In 12-step programs, the first step is usually admitting you have a problem. Even though these proposals are good policy, they'll only earn the ALP votes if enough Albertans are willing to do just that.


  • Under number 10, how about give Edmonton and Calgary the seats their populations merit?

    By Blogger nuna d. above, at 12:19 p.m.  

  • I know the ALP has traditionally favoured electoral reform or a citizen's assembly...not sure if they've chucked that or if it's still on the table.

    And, yes, given how beneficial it would be to them to give Calgary and Edmonton fair representation, I don't see why they wouldn't do that.

    By Blogger calgarygrit, at 1:23 p.m.  

  • I'm cool with most of it, but I draw the line at giving $50.00 tax credits to people for doing what they should be doing anyway.

    Voting is a right, a privledge, and a civic duty.

    If you give $50 today, whats to stop a party from campaigning on increases to the amount.

    I have no problems with passing a law forcing everyone to show up and vote, because you can excercise your free will and scratch a vote if you want when you get to the poll, but paying someone to vote is contrary to the whole concept.

    I say show up and vote, or pay a $50 fine for being a lazy person.

    By Anonymous Joe Calgary, at 2:48 p.m.  

  • I wonder if the Alberta Liberals simply look at the most successful platforms of Conservative Parties elsewhere for their initiatives. Certainly, on their surface many of the proposals listed make good sense, regardless of who may have proposed them.

    By Blogger Paul, at 4:49 p.m.  

  • I attended this Convention, and I would say that the real story of the Convention was the fantastic job done by the President of the Party in organizing the machinery required for an election, in paying down the debt of the party to the extent that it will be eliminated by June of this year. That gives me real hope that Albertans will be given a real choice in the next election compared to the Tired Tories and the Wild Rose Alliance. With respect to the NDP, I doubt that they will be much of a factor, but the willingness of the Party to reach out and make more room in a bigger tent for BOTH NDP supporters and for Red Tories is a very promising start.

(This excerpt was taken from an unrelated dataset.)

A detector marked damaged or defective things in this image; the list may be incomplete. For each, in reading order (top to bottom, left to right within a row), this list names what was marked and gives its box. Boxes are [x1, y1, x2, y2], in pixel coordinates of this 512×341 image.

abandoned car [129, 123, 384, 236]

    As for David Swann as Leader, I don't think you can find a better and more prepared person to become Premier of Alberta. He comes from a Medical background and is fully conversant with the largest budget item in the Province, that of Healthcare. And Dr. Swann has the key quality that he is a team player that does not have a swollen ego.

    Finally, Journal coverage completely ignored the best headline of all, which was that the Keynote Speaker was Warren Kinsella, who played such a central role in defending the Liberal Governments of Jean Chretien and whose advice was timely, on point, and the key to winning the elections as the WIld Rose squares off with the Conservatives in a "classic split" no different than what Preston Manning did with the Reform that split the Federal Conservatives, leaving both powerless for more than a decade.

    So it is a grave miscalculation to think that the Liberals are somehow "divided". The Liberals are in better shape today then I have ever seen them, dating back to at least the time when Laurence Decore very nearly defeated the PC government.

    By Anonymous Anonymous, at 1:25 a.m.